As we stay with the animals for extended periods of time on our photographic safaris, our main priority will be not to disturb the animals we are watching. Their well being and their life will always be the most important thing, and we will miss good pictures if taking them means altering the animal’s behavior or its environment. I see so many photo safaris vehicles run like mad to anticipate a Cheetah or a Leopard in order to take a photo as it walks towards the vehicle, blocking its view ahead and forcing it to change its course. This disturbs them a lot, especially if they are hunting. I often see vehicles destroying vegetation to enter a bush where a Leopard with cubs is resting. We shall instead wait in the open for the Leopard to come out and come towards us on its own accord. In my experience and in the long run, this approach provides much better photographic opportunities than the ones offered by a more invasive attitude.
Federico Veronesi’s Photo Safaris are designed for very small groups of up to 6 participants per safari, or exclusive and private for you on request, for a maximum of two vehicles per safari. We give each participant a lot of space to photograph comfortably on both sides of the vehicle and to accommodate your photo equipment.
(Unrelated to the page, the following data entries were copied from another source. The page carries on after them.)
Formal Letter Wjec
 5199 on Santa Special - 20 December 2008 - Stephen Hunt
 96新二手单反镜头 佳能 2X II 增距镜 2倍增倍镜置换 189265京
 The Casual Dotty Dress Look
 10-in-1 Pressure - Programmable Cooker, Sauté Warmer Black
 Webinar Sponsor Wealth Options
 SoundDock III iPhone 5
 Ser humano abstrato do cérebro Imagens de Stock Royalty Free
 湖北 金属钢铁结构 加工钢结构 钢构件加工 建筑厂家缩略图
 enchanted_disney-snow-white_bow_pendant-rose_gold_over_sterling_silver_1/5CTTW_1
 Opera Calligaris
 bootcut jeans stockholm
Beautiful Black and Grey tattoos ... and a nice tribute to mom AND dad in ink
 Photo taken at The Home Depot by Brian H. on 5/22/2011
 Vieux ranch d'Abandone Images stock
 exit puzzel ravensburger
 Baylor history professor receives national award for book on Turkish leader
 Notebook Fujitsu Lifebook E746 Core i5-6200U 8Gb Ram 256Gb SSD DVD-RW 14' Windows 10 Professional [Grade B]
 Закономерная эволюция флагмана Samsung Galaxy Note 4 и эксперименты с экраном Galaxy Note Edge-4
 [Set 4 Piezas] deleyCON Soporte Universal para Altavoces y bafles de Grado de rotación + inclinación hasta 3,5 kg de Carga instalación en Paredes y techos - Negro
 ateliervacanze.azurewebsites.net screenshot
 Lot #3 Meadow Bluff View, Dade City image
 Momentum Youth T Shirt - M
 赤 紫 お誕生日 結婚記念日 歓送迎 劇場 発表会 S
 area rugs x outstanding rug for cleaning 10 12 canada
Check here for more information on our safari vehicles. Safaris are suitable for participants of all levels of photographic expertise, from beginners to advanced amateurs to professionals. We are sure that partners of participating photographers will also enjoy the safari, will feel the emotions of spending time with wild animals in their environment, in the immense silence of natural landscapes devoid of any human disturbance or interference.
Our days on safari typically start with wake-up call on or before 5.30am. We’ll have a cup of coffee with cookies or a quick early breakfast before boarding our vehicle still in the dark. As the golden light lasts such a short time, we’ll focus our efforts in finding our favorite subject before sunrise. However, out on the plains of Africa you can never know what you will find as you leave camp in the morning. Most of the time we’ll try to find animals on our own, on the basis of previous experience and knowledge of their territories; sometimes we might get some news through phone call from other guides.
When we’ll find our subject we’ll stay with it as long as we wish, especially if it’s an active predator or a potentially interesting situation. We generally have a packed breakfast in mid-morning, either under a tree or in the car while maybe waiting for a Cheetah to hunt or a Leopard return to its kill. When it’s the time of the year for the Wildebeests’ migration we’ll check frequently how the situation is at the crossing sites, by going there personally or through our network of friends on safari at the same time. When the crossings are active we might have to dedicate a long time in order to see this amazing spectacle. Animals often take ages before deciding to finally step into the river, or in the busiest time of the year we might have to go to the crossing sites early to catch one of the best positions to take images.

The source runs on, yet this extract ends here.